(Data supplied)
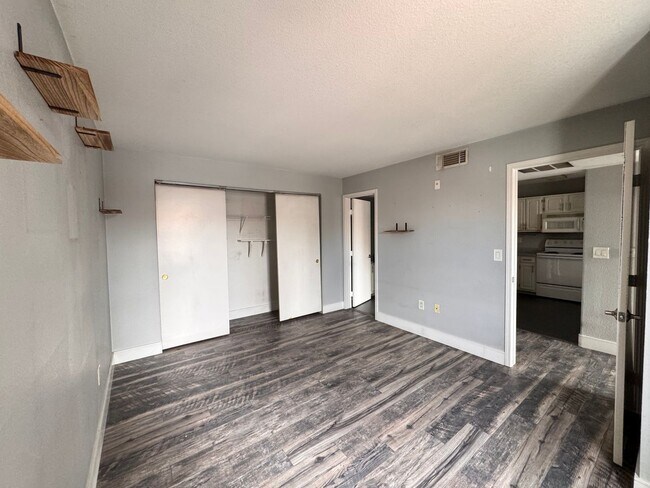Building Photo - 2nd Floor 2 Bedroom Condo in Gated Community
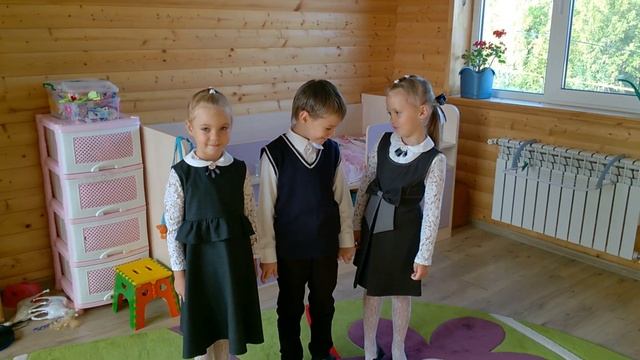 В первый класс...в четвертый раз? Наши первоклашки. смотреть онлайн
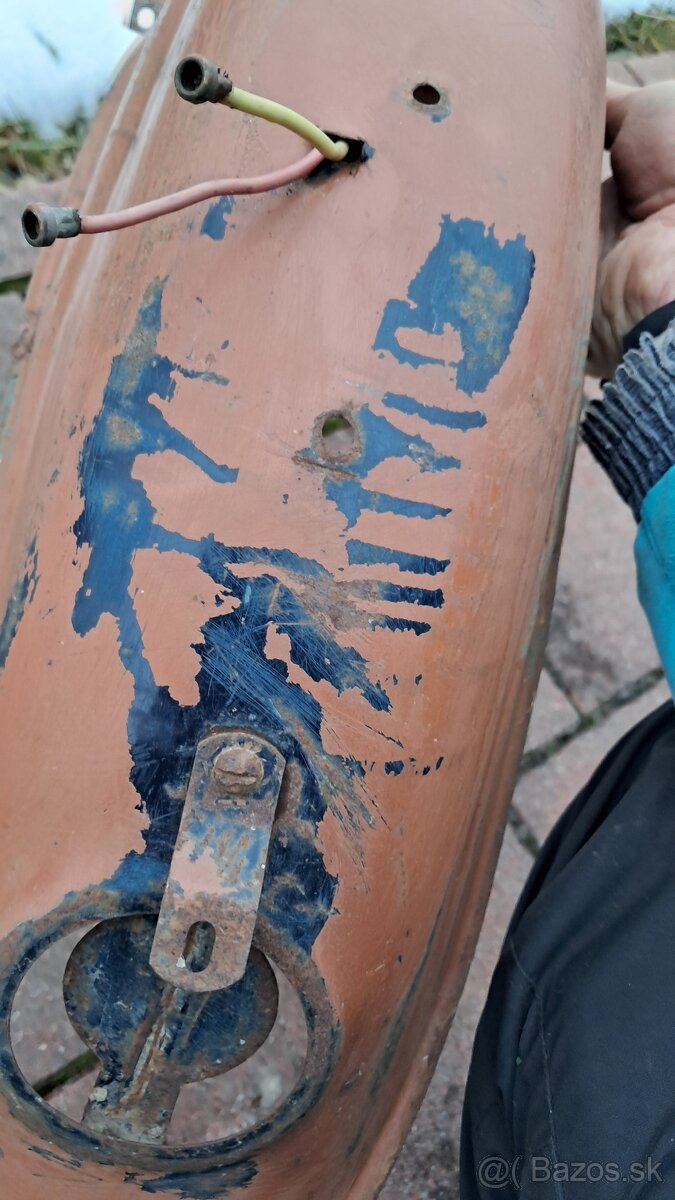 Zadný blatník panelka - 3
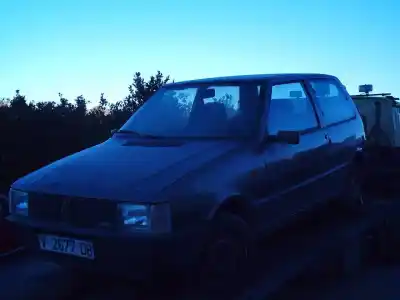 Здавання транспортного засобу FIAT                                               UNO (146)                                                                                                                                                                                                                                                  0.9                                                                                                                                                                                                                                                        року 1989 потужний 156A2000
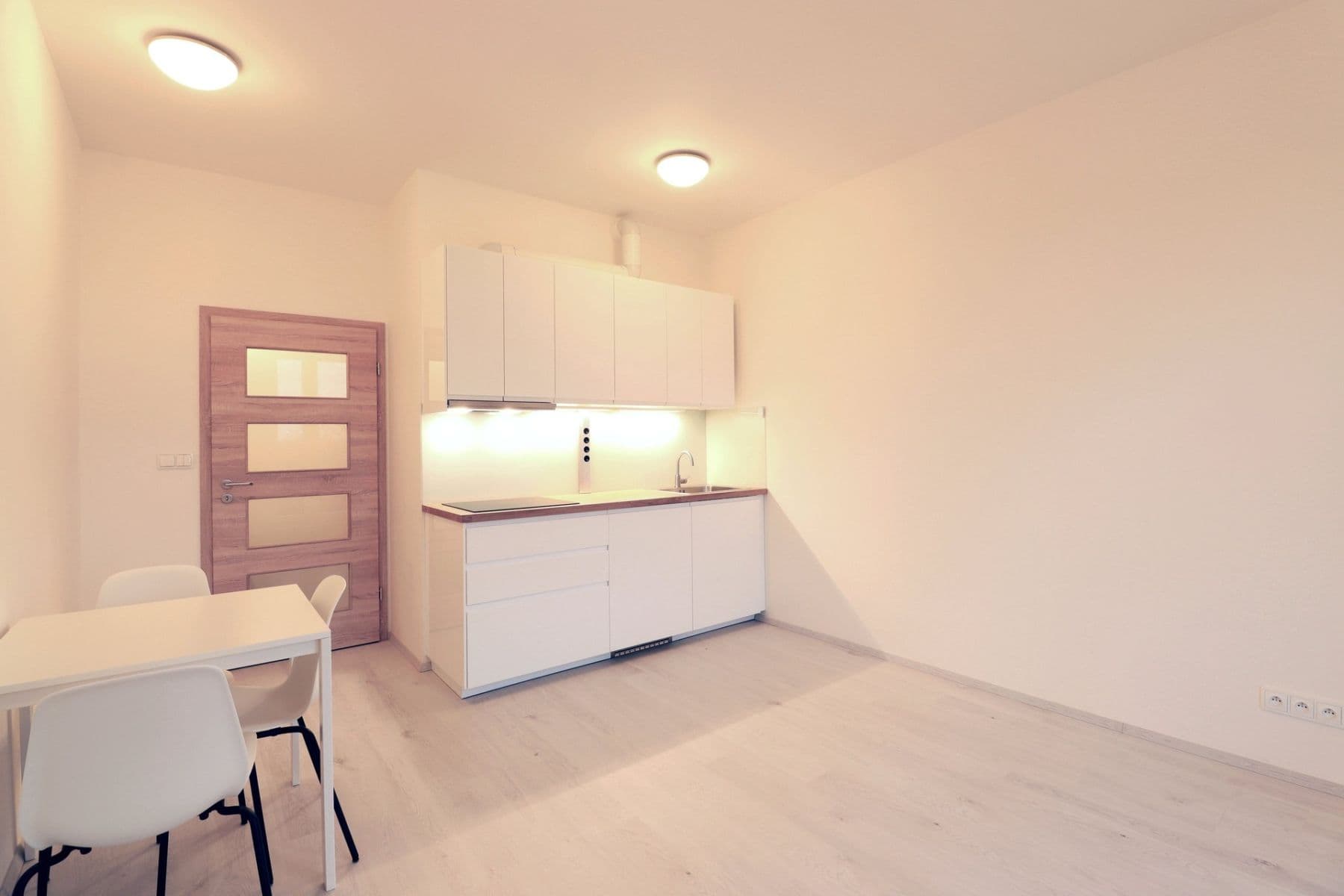 Pronájem bytu 1+kk 25 m², Augustina Lukeše, Brandýs nad Labem-Stará Boleslav, Středočeský kraj Pronájem bytu 1+kk 25 m², Augustina Lukeše, Brandýs nad Labem-Stará Boleslav, Středočeský kraj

(Work instruction) Taking the entries above, copy word for word the lines from the one with "В первый класс...в" up to and including the one with "Zadný blatník panelka - 3", without any picture.

(Completed task)
 В первый класс...в четвертый раз? Наши первоклашки. смотреть онлайн
 Zadný blatník panelka - 3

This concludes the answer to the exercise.